◆ What is being asked ◆
Give again, word for word, only the lines from the one containing "How far removed" through the final line.

◆ Supplied records ◆
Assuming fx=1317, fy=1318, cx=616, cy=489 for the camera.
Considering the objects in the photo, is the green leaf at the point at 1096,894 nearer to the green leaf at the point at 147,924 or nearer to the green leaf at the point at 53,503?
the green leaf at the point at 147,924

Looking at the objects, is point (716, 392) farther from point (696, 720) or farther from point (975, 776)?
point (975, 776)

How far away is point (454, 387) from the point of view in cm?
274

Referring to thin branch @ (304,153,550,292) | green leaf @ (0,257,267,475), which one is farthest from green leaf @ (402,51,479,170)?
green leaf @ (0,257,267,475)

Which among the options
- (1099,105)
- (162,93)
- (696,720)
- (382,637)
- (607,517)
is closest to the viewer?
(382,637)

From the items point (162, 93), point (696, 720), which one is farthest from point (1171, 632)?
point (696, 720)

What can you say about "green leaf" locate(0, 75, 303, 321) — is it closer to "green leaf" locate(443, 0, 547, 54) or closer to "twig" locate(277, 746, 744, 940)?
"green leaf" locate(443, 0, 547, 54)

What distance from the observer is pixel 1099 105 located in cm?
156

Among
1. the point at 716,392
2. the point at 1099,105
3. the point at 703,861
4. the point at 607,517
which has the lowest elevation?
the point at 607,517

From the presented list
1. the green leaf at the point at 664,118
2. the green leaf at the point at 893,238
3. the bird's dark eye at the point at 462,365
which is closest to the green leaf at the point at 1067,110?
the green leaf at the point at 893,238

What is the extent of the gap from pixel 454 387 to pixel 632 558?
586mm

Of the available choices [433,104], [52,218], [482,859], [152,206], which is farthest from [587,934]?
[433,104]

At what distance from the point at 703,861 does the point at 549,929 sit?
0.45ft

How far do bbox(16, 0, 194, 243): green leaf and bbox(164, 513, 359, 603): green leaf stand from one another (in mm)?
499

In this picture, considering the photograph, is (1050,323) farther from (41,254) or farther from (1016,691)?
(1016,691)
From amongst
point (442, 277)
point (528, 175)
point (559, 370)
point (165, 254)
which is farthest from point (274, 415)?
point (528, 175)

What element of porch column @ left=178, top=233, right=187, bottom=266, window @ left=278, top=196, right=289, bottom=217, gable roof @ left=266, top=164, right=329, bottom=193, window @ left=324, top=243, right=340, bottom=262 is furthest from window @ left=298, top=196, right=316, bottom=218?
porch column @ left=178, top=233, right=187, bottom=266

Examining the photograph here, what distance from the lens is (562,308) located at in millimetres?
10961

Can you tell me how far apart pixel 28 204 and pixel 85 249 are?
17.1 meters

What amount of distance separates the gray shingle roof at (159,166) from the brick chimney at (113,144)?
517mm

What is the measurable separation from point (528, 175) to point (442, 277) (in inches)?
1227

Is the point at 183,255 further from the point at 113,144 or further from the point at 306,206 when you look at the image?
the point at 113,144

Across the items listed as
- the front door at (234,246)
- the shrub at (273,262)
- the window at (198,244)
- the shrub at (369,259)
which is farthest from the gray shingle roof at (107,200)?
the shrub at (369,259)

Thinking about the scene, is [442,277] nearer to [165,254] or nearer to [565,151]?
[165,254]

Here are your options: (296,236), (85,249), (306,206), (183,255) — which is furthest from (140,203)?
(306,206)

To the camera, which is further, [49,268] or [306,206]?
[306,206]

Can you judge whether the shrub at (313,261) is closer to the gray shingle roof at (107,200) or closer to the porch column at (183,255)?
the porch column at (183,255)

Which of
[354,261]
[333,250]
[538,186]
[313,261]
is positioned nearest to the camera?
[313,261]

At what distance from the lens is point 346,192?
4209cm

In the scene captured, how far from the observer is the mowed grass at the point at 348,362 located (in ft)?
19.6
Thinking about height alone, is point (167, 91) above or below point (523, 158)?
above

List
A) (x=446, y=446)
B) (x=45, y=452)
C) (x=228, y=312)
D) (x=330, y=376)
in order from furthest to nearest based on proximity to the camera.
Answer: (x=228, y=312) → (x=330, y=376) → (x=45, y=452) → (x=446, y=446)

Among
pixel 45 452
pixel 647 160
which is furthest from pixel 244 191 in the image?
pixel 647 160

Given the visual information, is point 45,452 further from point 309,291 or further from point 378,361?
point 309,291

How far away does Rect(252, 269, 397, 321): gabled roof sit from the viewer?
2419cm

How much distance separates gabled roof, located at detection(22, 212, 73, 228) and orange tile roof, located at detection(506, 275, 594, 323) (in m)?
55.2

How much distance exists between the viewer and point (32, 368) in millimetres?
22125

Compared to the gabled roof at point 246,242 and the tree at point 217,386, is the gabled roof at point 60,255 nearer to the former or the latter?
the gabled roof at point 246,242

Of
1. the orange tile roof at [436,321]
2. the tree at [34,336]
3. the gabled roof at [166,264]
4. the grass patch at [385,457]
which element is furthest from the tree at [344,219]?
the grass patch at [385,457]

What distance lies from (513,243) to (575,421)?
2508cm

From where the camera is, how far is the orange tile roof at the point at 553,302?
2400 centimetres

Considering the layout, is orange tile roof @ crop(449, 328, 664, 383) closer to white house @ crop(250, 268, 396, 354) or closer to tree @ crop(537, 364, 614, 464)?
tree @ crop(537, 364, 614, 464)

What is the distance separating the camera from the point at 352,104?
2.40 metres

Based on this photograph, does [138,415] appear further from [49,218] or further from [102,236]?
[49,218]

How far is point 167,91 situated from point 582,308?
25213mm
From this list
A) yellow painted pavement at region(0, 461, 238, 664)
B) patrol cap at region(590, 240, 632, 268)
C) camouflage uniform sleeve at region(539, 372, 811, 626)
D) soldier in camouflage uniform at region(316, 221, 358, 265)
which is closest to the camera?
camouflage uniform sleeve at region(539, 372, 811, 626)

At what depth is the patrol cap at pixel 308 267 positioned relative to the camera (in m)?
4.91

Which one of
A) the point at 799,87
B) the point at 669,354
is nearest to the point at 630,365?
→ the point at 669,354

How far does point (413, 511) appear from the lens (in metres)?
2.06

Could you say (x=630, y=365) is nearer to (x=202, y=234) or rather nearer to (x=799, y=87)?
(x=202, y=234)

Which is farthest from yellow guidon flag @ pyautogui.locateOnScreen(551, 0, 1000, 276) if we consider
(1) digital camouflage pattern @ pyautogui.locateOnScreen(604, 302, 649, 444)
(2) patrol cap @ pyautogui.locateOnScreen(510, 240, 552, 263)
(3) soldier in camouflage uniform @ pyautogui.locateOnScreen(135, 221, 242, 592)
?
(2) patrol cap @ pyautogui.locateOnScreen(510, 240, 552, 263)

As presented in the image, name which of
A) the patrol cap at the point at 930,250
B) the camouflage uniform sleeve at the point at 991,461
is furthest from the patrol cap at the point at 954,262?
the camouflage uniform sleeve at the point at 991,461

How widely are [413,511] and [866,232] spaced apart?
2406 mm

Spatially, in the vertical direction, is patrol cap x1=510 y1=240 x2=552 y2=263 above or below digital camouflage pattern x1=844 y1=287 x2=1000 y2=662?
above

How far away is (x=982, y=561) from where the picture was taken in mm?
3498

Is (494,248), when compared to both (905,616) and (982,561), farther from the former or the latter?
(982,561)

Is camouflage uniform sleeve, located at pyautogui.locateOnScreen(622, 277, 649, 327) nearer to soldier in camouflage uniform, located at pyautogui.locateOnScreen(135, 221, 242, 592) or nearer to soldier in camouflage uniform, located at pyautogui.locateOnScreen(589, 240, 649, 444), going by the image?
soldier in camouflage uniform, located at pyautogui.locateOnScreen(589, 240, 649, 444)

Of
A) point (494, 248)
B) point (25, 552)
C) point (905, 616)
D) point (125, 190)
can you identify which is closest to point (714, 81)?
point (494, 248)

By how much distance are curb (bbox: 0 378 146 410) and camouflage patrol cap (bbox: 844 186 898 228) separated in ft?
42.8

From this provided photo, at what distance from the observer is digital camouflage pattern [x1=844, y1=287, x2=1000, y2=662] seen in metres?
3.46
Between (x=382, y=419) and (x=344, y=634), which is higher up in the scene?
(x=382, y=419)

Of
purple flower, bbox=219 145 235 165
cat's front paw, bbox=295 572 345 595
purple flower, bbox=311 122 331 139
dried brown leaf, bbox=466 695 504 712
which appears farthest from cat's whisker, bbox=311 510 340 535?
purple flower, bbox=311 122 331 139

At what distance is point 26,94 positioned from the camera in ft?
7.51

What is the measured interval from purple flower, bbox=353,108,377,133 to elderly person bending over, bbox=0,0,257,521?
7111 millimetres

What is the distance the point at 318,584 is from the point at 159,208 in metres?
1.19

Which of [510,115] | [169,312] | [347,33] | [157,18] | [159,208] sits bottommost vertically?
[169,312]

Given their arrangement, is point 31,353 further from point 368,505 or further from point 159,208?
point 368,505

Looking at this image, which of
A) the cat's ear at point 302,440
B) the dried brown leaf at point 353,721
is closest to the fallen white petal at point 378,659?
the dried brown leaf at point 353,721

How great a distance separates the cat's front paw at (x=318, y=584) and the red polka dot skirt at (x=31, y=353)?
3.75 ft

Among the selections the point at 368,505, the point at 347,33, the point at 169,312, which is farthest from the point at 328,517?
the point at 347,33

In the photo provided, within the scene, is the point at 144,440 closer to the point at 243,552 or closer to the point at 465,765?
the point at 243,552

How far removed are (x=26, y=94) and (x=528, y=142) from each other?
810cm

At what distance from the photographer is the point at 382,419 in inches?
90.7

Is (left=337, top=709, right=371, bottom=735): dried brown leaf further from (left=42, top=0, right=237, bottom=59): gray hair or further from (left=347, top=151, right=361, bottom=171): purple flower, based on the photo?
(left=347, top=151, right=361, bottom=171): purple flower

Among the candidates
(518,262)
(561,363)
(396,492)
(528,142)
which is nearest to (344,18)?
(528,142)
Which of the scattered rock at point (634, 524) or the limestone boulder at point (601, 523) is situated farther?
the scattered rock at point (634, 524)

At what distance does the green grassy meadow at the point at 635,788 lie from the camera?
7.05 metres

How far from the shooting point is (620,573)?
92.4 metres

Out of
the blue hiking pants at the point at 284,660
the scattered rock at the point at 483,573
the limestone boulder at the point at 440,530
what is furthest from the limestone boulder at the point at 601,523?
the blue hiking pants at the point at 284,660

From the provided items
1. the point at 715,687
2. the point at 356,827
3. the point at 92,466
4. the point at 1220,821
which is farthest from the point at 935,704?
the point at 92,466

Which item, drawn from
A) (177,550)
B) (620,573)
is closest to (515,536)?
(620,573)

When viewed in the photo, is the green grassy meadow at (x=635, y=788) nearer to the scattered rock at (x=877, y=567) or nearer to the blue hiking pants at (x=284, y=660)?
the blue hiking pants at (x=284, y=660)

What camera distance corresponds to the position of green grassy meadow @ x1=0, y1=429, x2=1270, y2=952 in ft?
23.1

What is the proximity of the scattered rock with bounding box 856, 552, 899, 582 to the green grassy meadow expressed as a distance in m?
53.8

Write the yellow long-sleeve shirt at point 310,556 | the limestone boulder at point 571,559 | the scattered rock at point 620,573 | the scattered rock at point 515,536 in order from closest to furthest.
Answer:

◆ Full answer ◆
How far removed are (x=26, y=94) and (x=528, y=142) from each other?
810cm

At what distance from the photographer is the point at 382,419 in inches?
90.7

Is (left=337, top=709, right=371, bottom=735): dried brown leaf further from (left=42, top=0, right=237, bottom=59): gray hair or further from (left=347, top=151, right=361, bottom=171): purple flower, based on the photo?
(left=347, top=151, right=361, bottom=171): purple flower

Among the candidates
(518,262)
(561,363)
(396,492)
(528,142)
which is nearest to (344,18)?
(528,142)
Which of the scattered rock at point (634, 524) or the limestone boulder at point (601, 523) is situated farther?
the scattered rock at point (634, 524)

At what distance does the green grassy meadow at the point at 635,788 lie from the camera?
7.05 metres

How far from the shooting point is (620,573)?
92.4 metres

Out of
the blue hiking pants at the point at 284,660
the scattered rock at the point at 483,573
the limestone boulder at the point at 440,530
what is furthest from the limestone boulder at the point at 601,523?
the blue hiking pants at the point at 284,660

From the provided items
1. the point at 715,687
2. the point at 356,827
3. the point at 92,466
4. the point at 1220,821
which is farthest from the point at 935,704?
the point at 92,466

Which item, drawn from
A) (177,550)
B) (620,573)
is closest to (515,536)?
(620,573)

When viewed in the photo, is the green grassy meadow at (x=635, y=788) nearer to the scattered rock at (x=877, y=567) or nearer to the blue hiking pants at (x=284, y=660)?
the blue hiking pants at (x=284, y=660)

What camera distance corresponds to the position of green grassy meadow @ x1=0, y1=429, x2=1270, y2=952 in ft?
23.1

What is the proximity of the scattered rock with bounding box 856, 552, 899, 582 to the green grassy meadow expressed as a distance in m?
53.8

Write the yellow long-sleeve shirt at point 310,556 | the limestone boulder at point 571,559 | the scattered rock at point 620,573 | the scattered rock at point 515,536 in order from closest to furthest.
Answer:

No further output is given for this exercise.